Wisconsin Police To Begin Forcibly Taking DNA For ALL Misdemeanor Convictions
This article was written by Jay Syrmopoulos and originally published at The Free Thought Project
Starting April 1st, felons will no longer be the only ones in the state of Wisconsin to have their DNA forcibly taken. The state is expanding its DNA collection regime to include ALL criminal misdemeanor convictions.
The new law being implemented is expected to exponentially increase the number of samples being analyzed in Madison. The current number of DNA profiles created, from the felons’ samples, ranges from 10,000-12,000 per year.
Of those cases, 550 positive hits were made on unsolved cases, according to Fox 6.
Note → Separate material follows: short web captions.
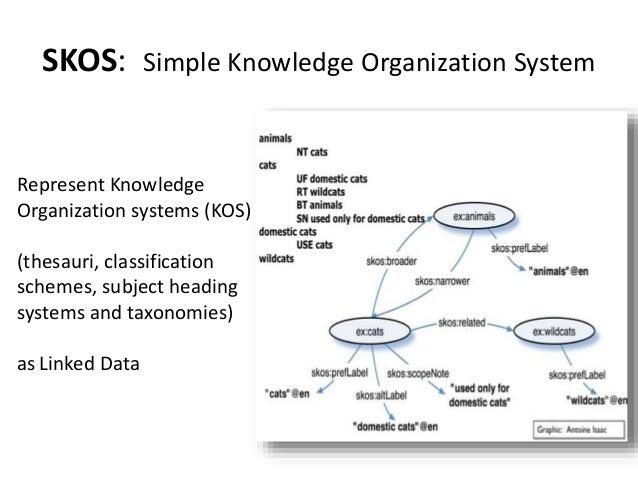 SKOS: Simple Knowledge Organization System Represent Knowledge Organization systems (KOS) (thesauri, classification scheme...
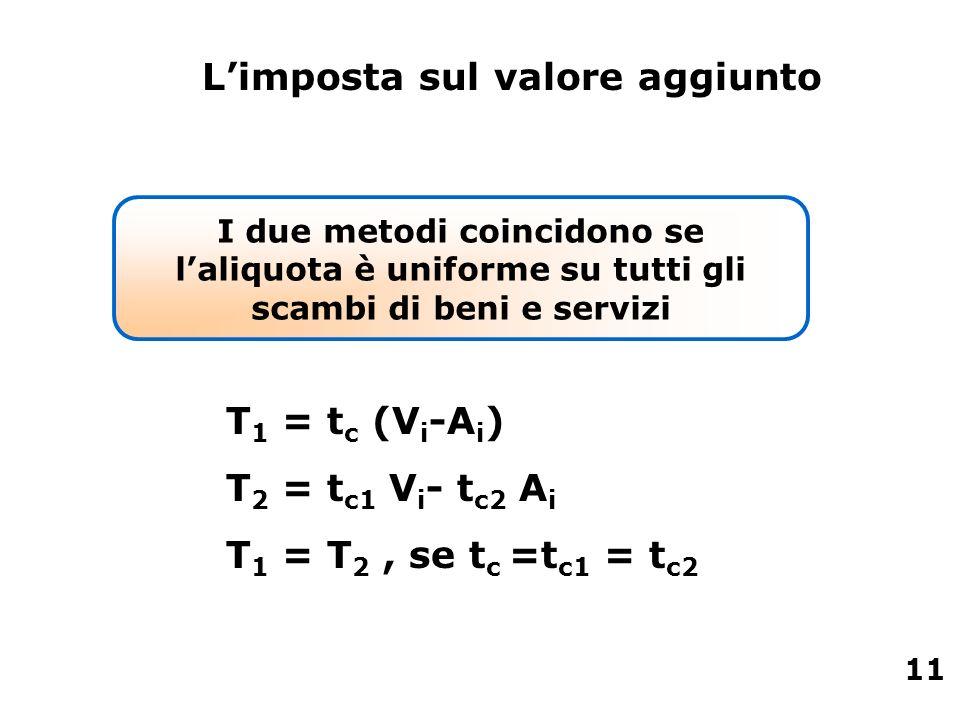 I due metodi coincidono se laliquota è uniforme su tutti gli scambi di beni e servizi T 1 = t c (V i -A i ) T 2 = t c1 V i - t c2 A i T 1 = T 2, se t
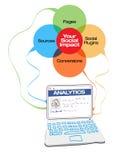Socialt inverkandiagram Arkivfoto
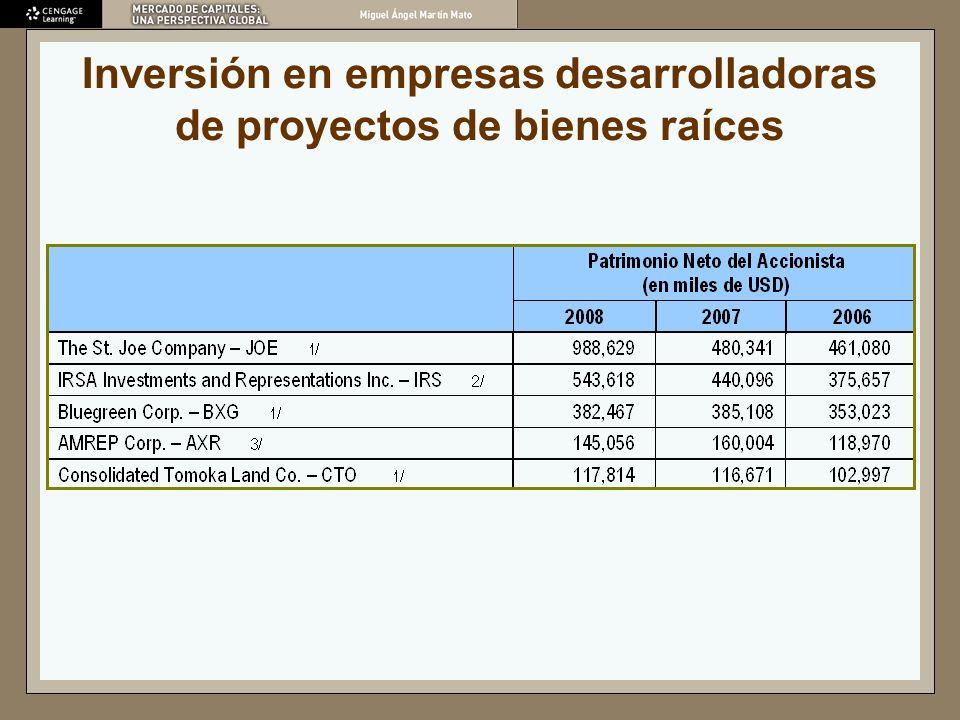 Inversión en empresas desarrolladoras de proyectos de bienes raíces
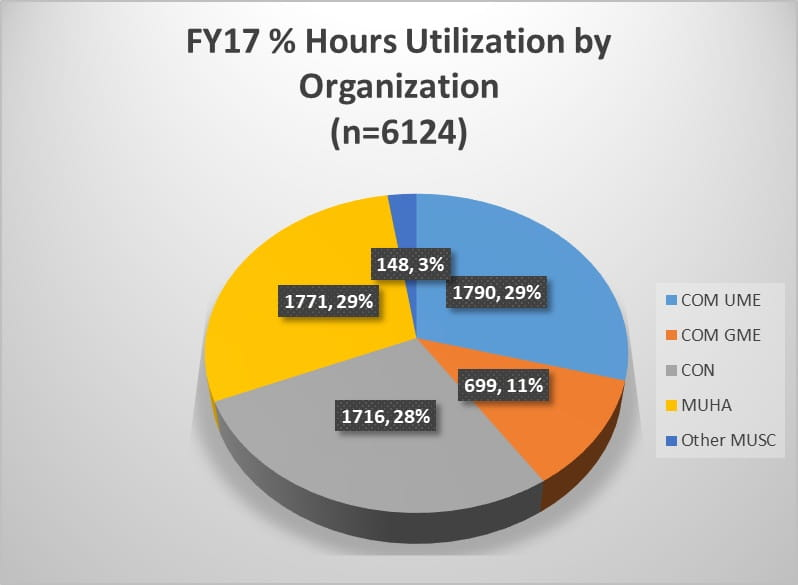 Chart of Simulation Hours by Organization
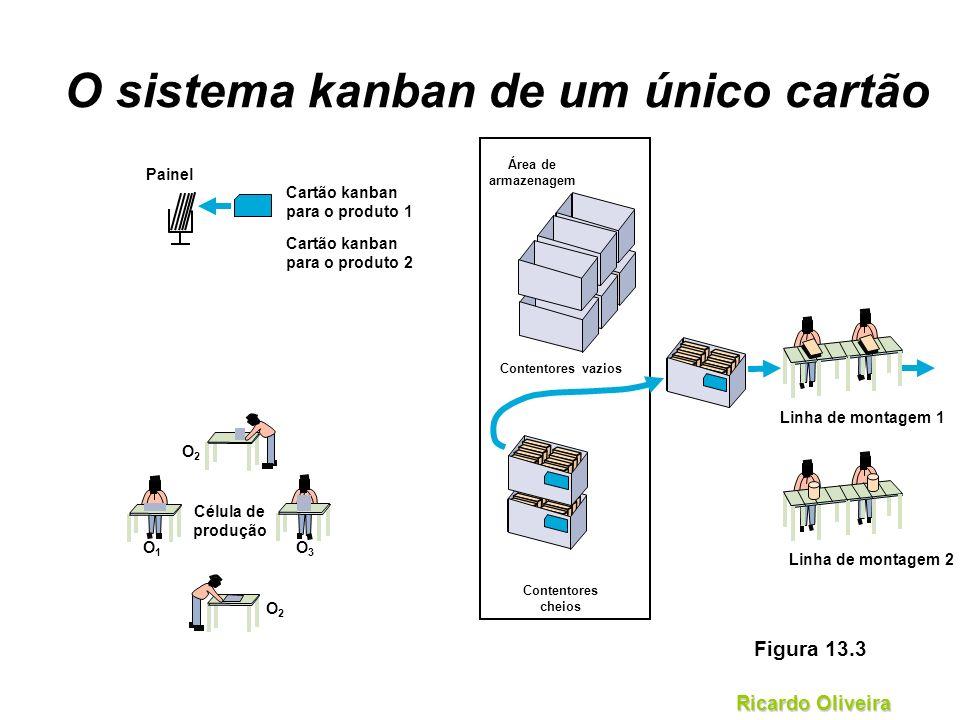 Ricardo Oliveira Área de armazenagem Contentores vazios Contentores cheios O sistema kanban de um único cartão Painel Cartão kanban para o produto 1 C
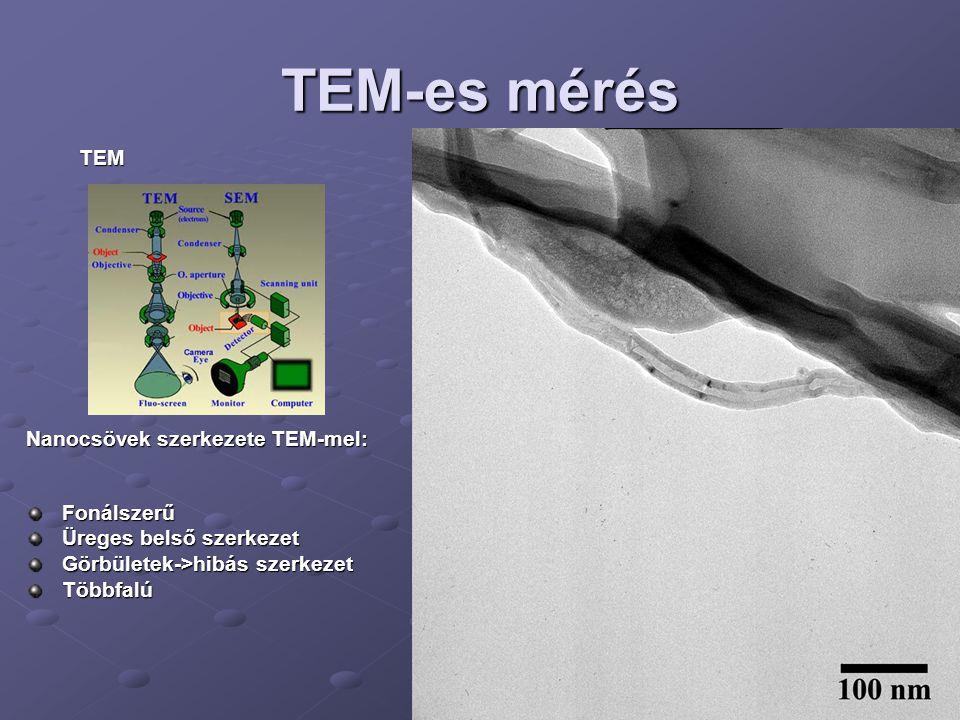 TEM-es mérés Nanocsövek szerkezete TEM-mel: Fonálszerű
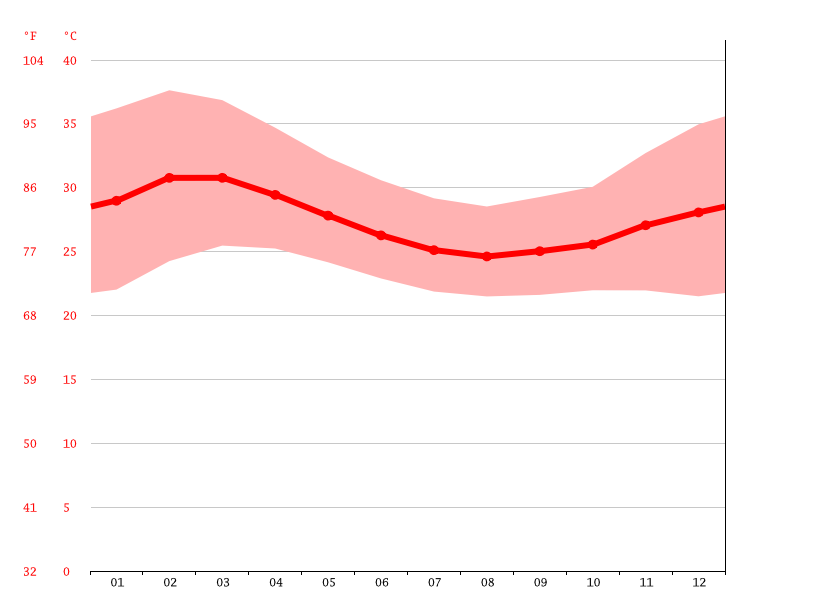 Temperature graph, Kaga-Bandoro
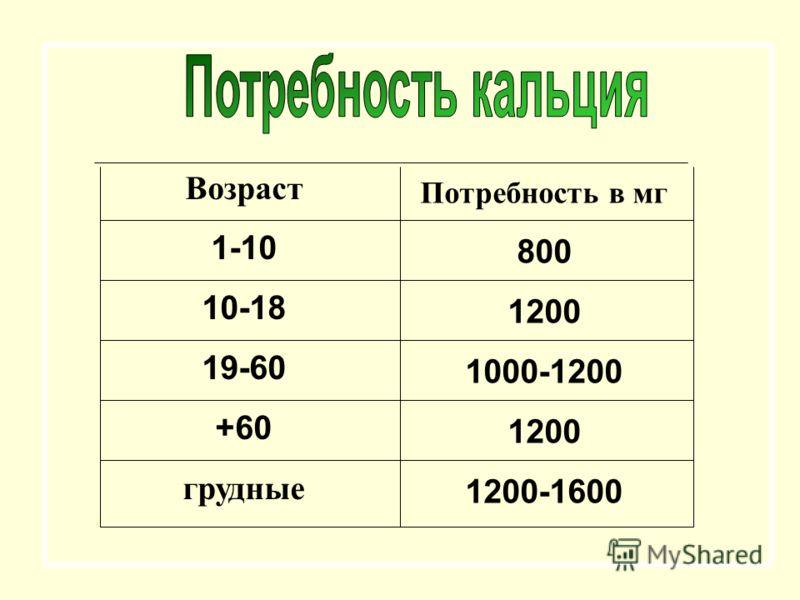 Возраст 1-10 10-18 19-60 60+ грудные Потребность в мг 800 1200 1000-1200 1200 1200-1600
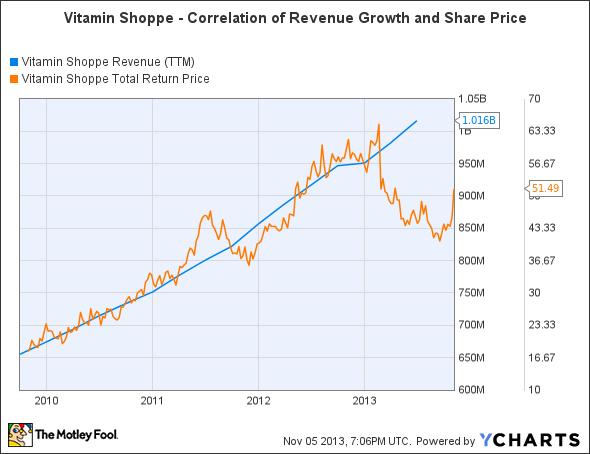VSI Revenue (TTM) Chart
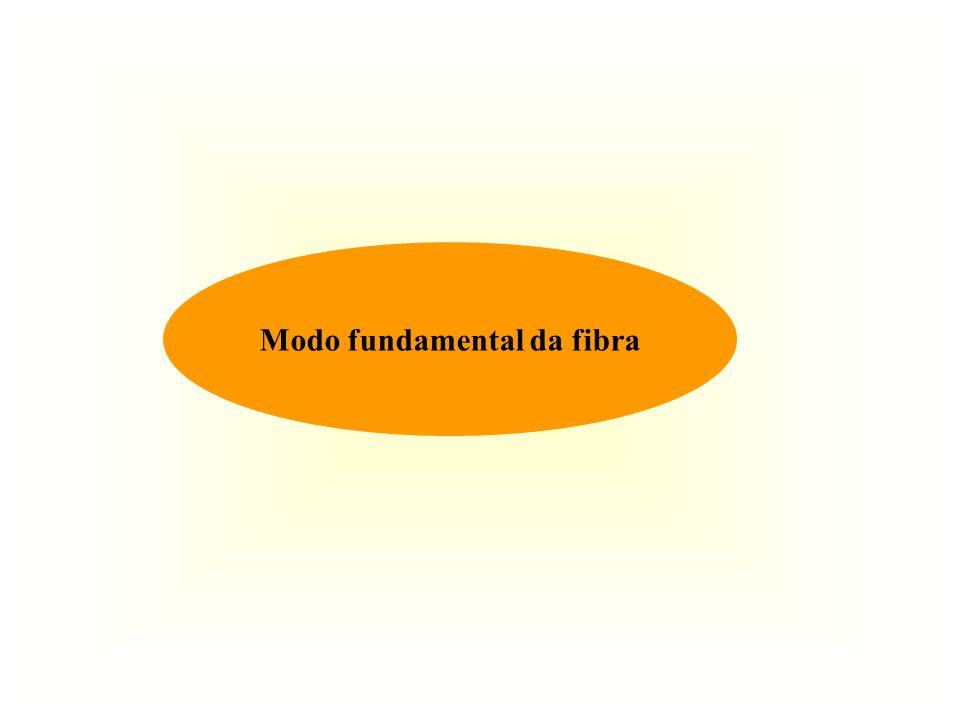 Modo fundamental LP 01 Modo LP 01 único modo em regime unimodal Frequência de corte nula V C = U C = 0 Existe isolado na banda de frequências Equação característica Soluções aproximadas No intervalo 1.5 < V < 2.5 0 < V < 2.405 Solução de Gloge Solução de Rudolph/Neumann
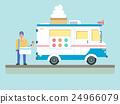 冰淇淋 卡车 商店 24966079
The number of samples is expected to potentially increase to an estimated 60,000 samples being collected per year. Police make the case that perhaps thousands of unsolved crimes could be solved.
“We will save lives. We will save people from becoming sexual assault victims, shooting victims because of the evidence that is collected and out there,” said Brian O’Keefe, with the Department of Justice.
But the infringement upon individual liberties didn’t go unnoticed.
Currently, every time a new felon is convicted, a DNA sample is taken. The sample is tested at the State Crime Lab, creating a DNA profile. Police then input this data into a database and attempt to see if that DNA was found at the scene of any unsolved crimes.
Rep. David Craig (R-Big Bend) made the very important point that for the first time in Wisconsin’s history, DNA would be taken from suspects who have not been convicted, but are accused of a violent crime.
“I think there is a strong contingent of us that say before they have their due process exhausted in the court system, they should maintain something as personal as DNA. We have a job to balance security, and safety versus individual liberty for those who have not had their day in court,” Rep. Craig said.
The idea of taking a person’s DNA without a conviction was first brought forth by Governer Scott Walker in 2013, but it did not sit well with many conservative Republicans. As a compromise, a list of offenses for which DNA could be collected upon arrest was reduced to “just” the most violent crimes on the book.
Rightly the ACLU claimed the compromise did not nearly go far enough.
“The state of Wisconsin is not ready for this,” Ahmuty said.
The state claims that samples collected upon arrest will only be tested after establishing probable cause and that if a suspect is never convicted, after a year, the sample would be removed.
“Frankly, I wonder if the criminal justice system is up to the task,” Ahmuty said.
In a controversial Supreme Court ruling in 2013, the precedent was set that says the state can take a citizen’s DNA upon arrest.
It seems the state falsely looks upon DNA much the same as a simple, unique identifier such as a fingerprint. The problem with this line of thinking is the that vast amounts of the most private data contained in DNA must also be relinquished to the state.
There seems something inherently wrong with having to give up the actual code that makes us, as it is the most private thing that can exist. It has the power potentially to recreate you. Obviously DNA is so much more than just a simple and unique identifier.
Should something as precious as our individual code of life ever be allowed to be taken by the state?